Just these salary actions total $ 9,285,916.00.

Imagine what our raises will be if and when we ever get one. Our raises won’t bring us anywhere near these executive salaries. And we’re not “on sabbatical”. And we’re facing possible layoffs.

But it doesn’t stop here. On March 26th, the President of the UC Regents Richard Blum and the President of the UC System Mark Yudof (in a follow-up Chronicle article they wrote) actually defended and explained the reasons for these salaries. Blum, the multi-millionaire financial markets investor is wealthy beyond description. Yudof is paid around $870,000 per year. Here are some of their explanations:

  • UC has instituted a system wide freeze on senior managers’ salaries. They’ve cut (doesn’t say eliminated) bonuses and incentive pay. They’ve reduced staff by 628 over the last two years.
  • They’re curtailing faculty recruitment, “in many cases by 50% or more”. They’re reducing hiring of non-teaching staff (that’s us). They’re severely limiting spending on travel. They’re consolidating or eliminating programs (that would be the layoffs in UNEX and the elimination of the New Teacher Center, Arts and Lectures, the threat to Shakespeare Santa Cruz).

The rest of their article (you can read it at www.sfgate.com - click on the Education link) goes on to defend the high salaries of these executive managers: “Of the people mentioned in The Chronicle story, one employee has been asked to fill two vice presidential roles for the salary of one…” Don’t CUE workers do that all the time?

“Another has been hired to serve as chief financial officer, at a salary well below the going rate for CFO’s”. So it’s the old “market rate” argument. If we don’t pay these high salaries, we’ll lose these executives.
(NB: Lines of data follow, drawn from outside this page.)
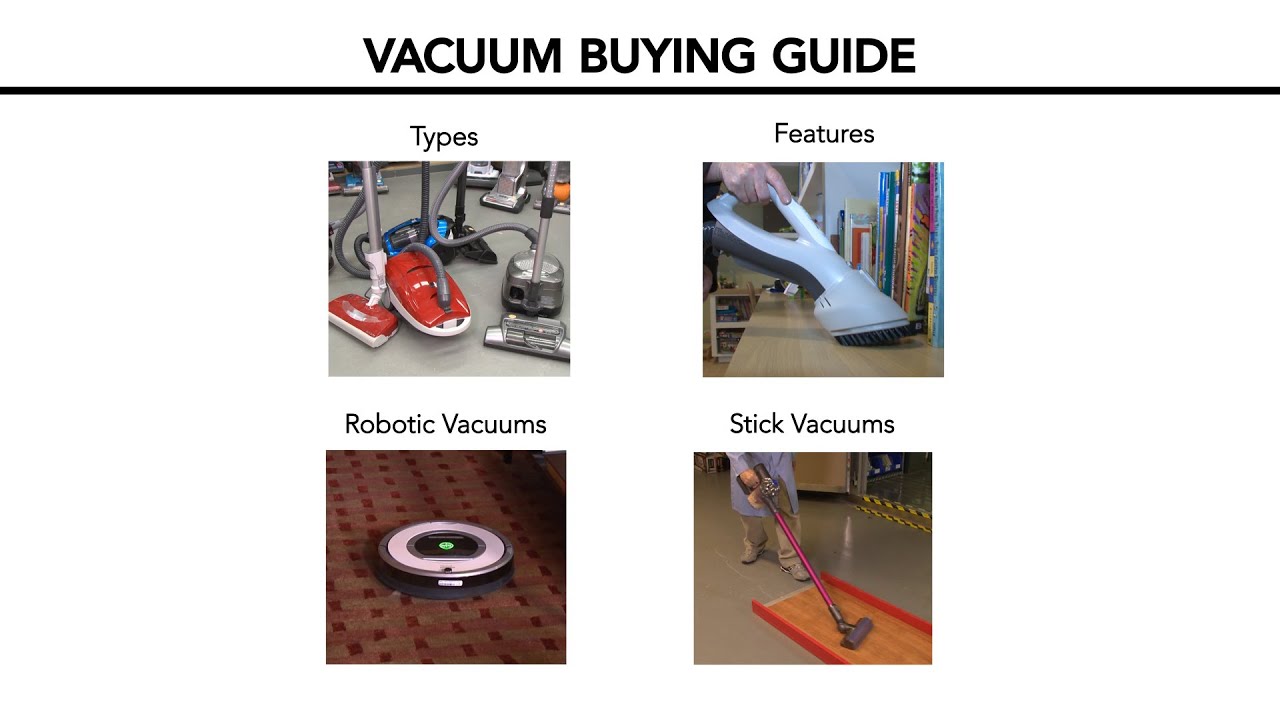 VACUUM BUYING GUIDE

Types

Features

Robotic Vacuums

Stick Vacuums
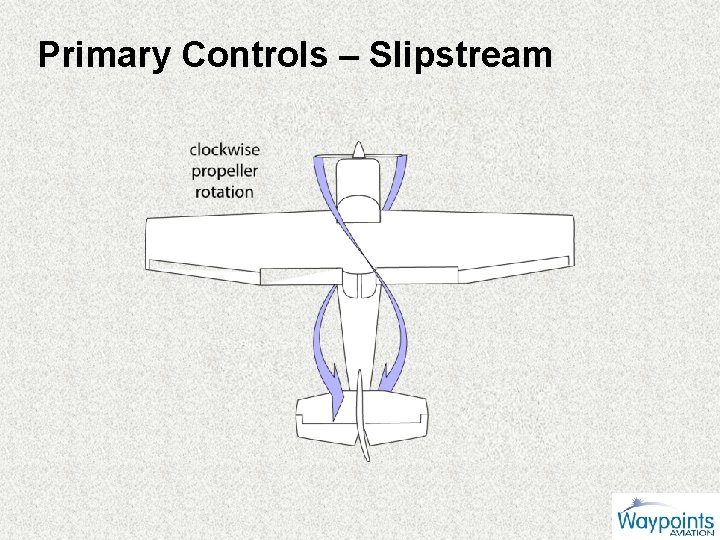 Primary Controls – Slipstream

clockwise propeller rotation

Waypoints AVIATION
It’s true for us too, but we don’t see them saying that and giving out us increases or promotions in the classification series.

On Sunday March 29th, President Obama asked for and received the resignation of Rick Wagoner, the President of General Motors, the executive who’s been heading the company for eight years, driving it right into financial disaster requiring our bailout.

The California Legislature could consider doing the same thing with Richard Blum. He allowed our pension fund to be mismanaged and authorized the hiring of Mark Yudof with a significant raise over the previous UC President.

UC Santa Cruz is located in the 27th Assembly District. Our Assemblymember is Bill Monning. You can send Assemblymember Monning your thoughts on this at 701 Ocean Street, Suite 318B, Santa Cruz, 95060, or call his office, at 831.425.1503 to share your thoughts. Or you can reply to this message with one of your own for Assemblymember Monning, and we’ll make sure it reaches him.

If we don’t defend ourselves, who will? We can’t rely on Blum and Yudof to tell the public the truth about UC costs and budget choices. We must speak for ourselves.